[Work request] Print exactly the first lines of the records. Stop after the line containing "Скупка Ксиаоми приеду", and leave every picture out.

[Data records]
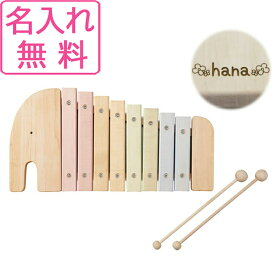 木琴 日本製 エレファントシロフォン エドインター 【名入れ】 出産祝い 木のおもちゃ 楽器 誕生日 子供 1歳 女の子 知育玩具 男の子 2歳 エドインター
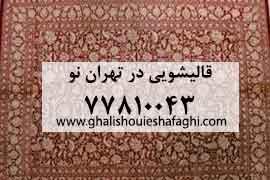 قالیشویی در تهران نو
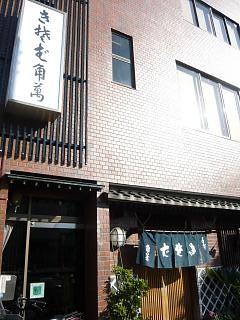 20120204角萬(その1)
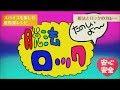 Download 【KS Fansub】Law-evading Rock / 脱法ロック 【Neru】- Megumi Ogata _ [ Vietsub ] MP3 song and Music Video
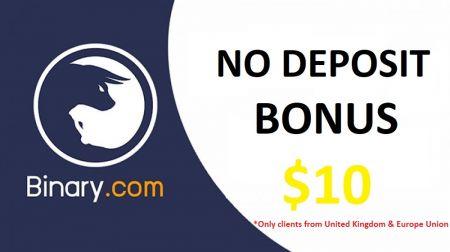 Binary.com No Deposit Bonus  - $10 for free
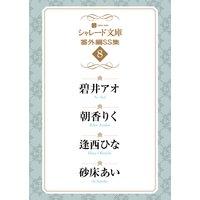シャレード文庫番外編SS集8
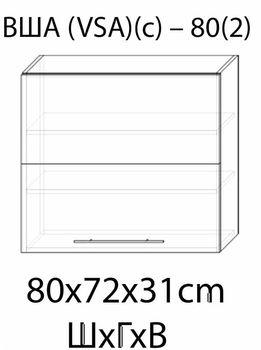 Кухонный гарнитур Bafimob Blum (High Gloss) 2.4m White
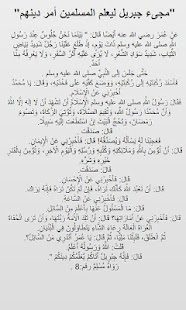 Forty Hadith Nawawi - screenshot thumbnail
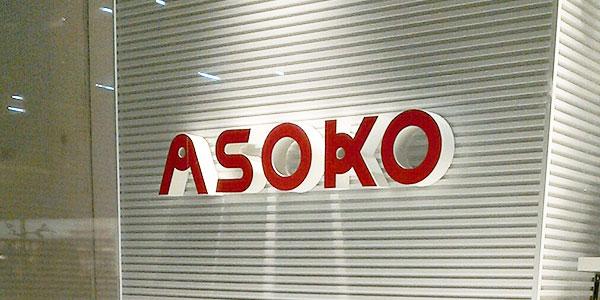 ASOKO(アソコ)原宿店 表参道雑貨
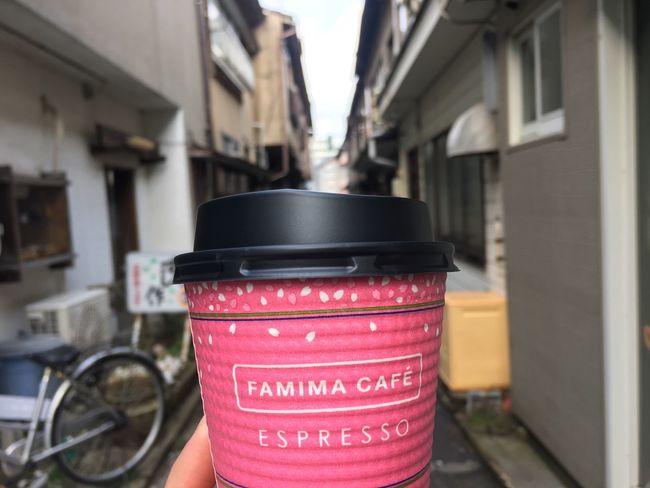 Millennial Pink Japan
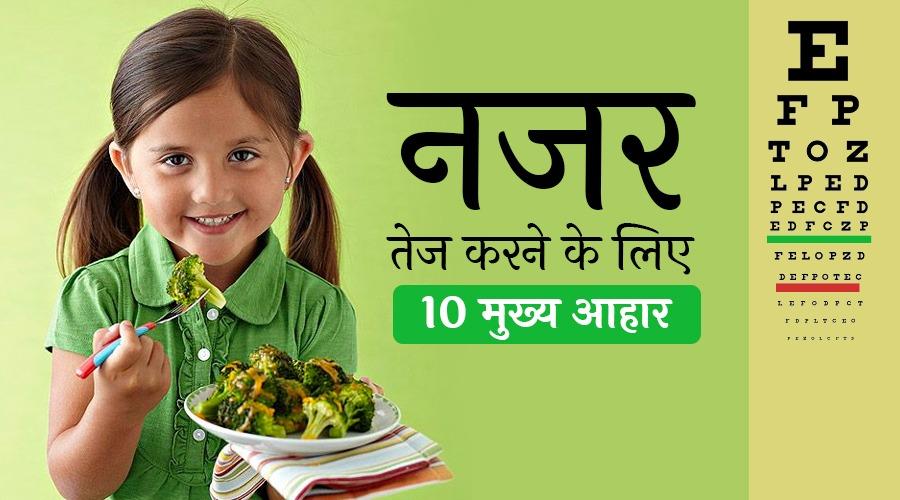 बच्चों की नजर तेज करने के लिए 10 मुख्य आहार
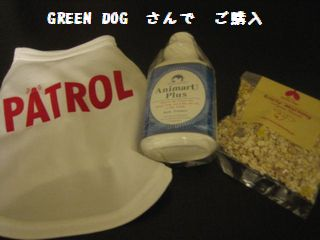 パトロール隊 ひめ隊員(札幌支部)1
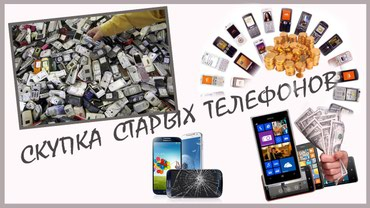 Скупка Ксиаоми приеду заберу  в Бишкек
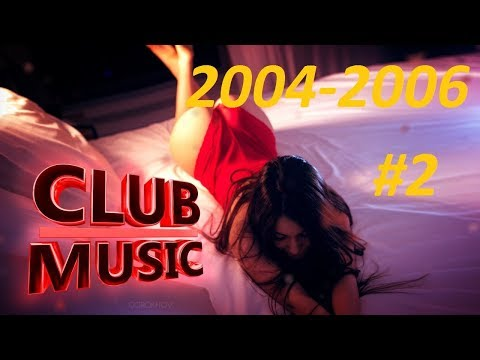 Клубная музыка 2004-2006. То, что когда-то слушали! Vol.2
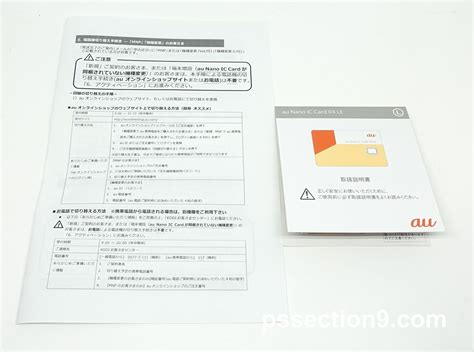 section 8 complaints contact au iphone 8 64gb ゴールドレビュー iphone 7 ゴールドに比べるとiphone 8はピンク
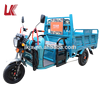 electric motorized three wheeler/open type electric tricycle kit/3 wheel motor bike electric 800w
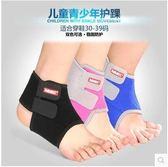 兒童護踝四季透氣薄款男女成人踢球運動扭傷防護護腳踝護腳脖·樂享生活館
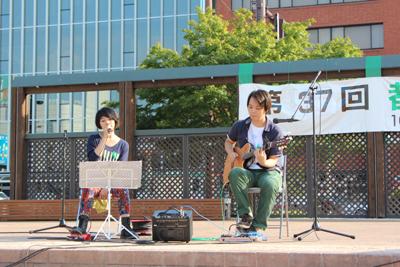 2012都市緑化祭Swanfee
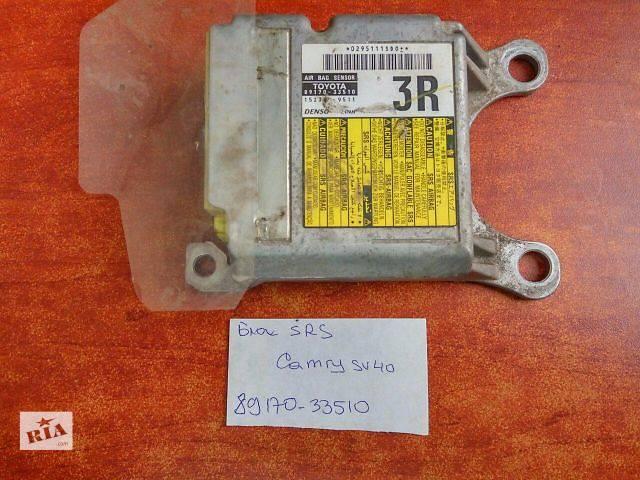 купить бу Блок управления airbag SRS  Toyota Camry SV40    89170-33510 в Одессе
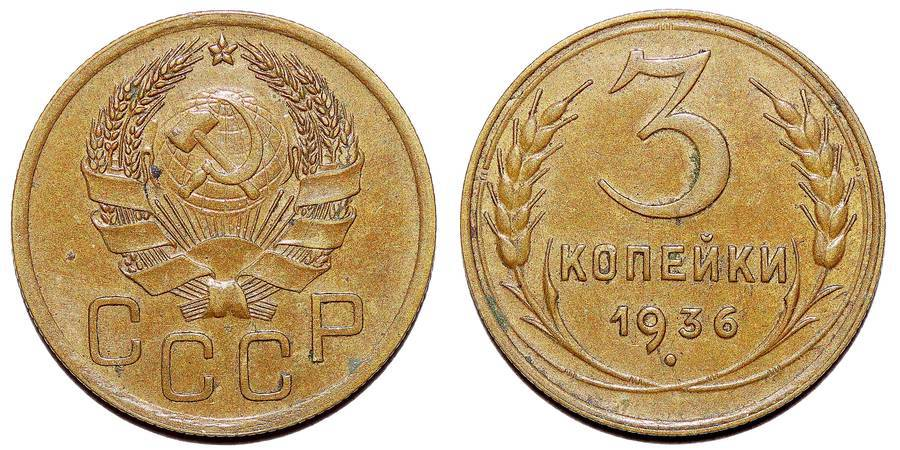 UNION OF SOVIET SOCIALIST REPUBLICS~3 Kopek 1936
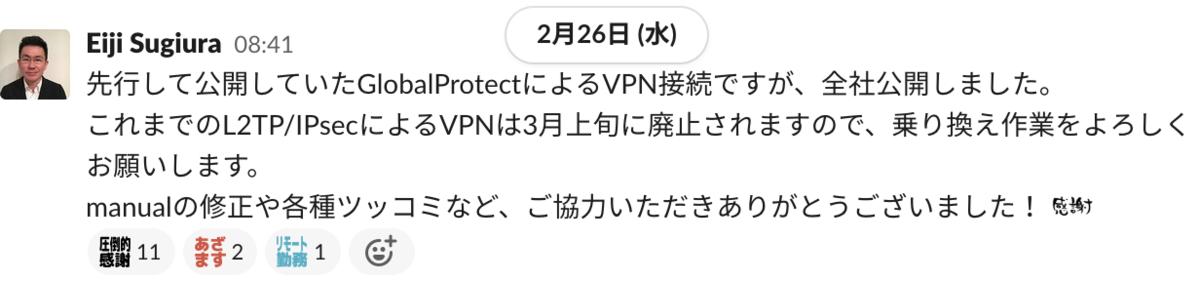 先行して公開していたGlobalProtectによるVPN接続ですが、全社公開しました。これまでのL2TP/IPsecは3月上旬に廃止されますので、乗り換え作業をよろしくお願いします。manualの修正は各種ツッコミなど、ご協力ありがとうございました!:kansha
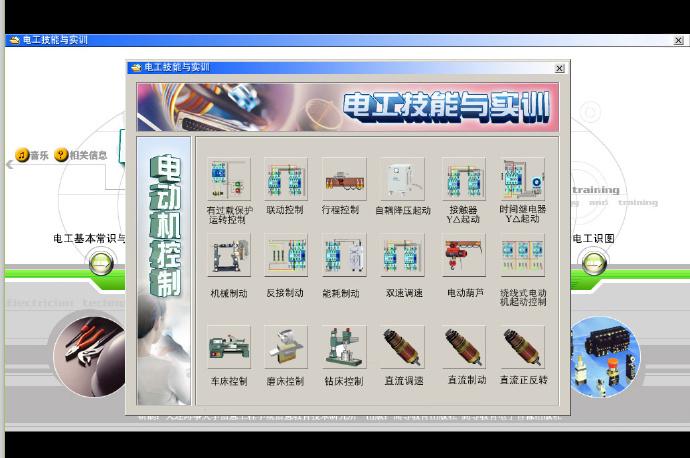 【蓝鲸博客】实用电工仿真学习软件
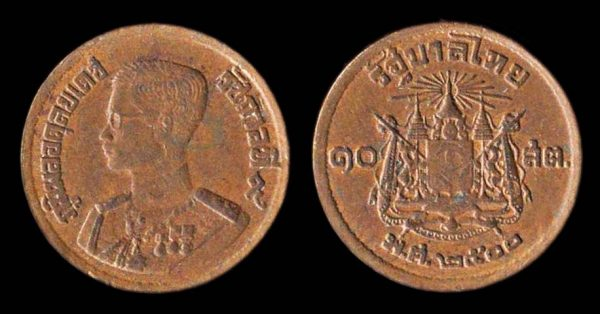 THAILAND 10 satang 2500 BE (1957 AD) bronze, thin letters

[Solution]
 木琴 日本製 エレファントシロフォン エドインター 【名入れ】 出産祝い 木のおもちゃ 楽器 誕生日 子供 1歳 女の子 知育玩具 男の子 2歳 エドインター
 قالیشویی در تهران نو
 20120204角萬(その1)
 Download 【KS Fansub】Law-evading Rock / 脱法ロック 【Neru】- Megumi Ogata _ [ Vietsub ] MP3 song and Music Video
 Binary.com No Deposit Bonus  - $10 for free
シャレード文庫番外編SS集8
 Кухонный гарнитур Bafimob Blum (High Gloss) 2.4m White
 Forty Hadith Nawawi - screenshot thumbnail
 ASOKO(アソコ)原宿店 表参道雑貨
 Millennial Pink Japan
 बच्चों की नजर तेज करने के लिए 10 मुख्य आहार
 パトロール隊 ひめ隊員(札幌支部)1
 Скупка Ксиаоми приеду заберу  в Бишкек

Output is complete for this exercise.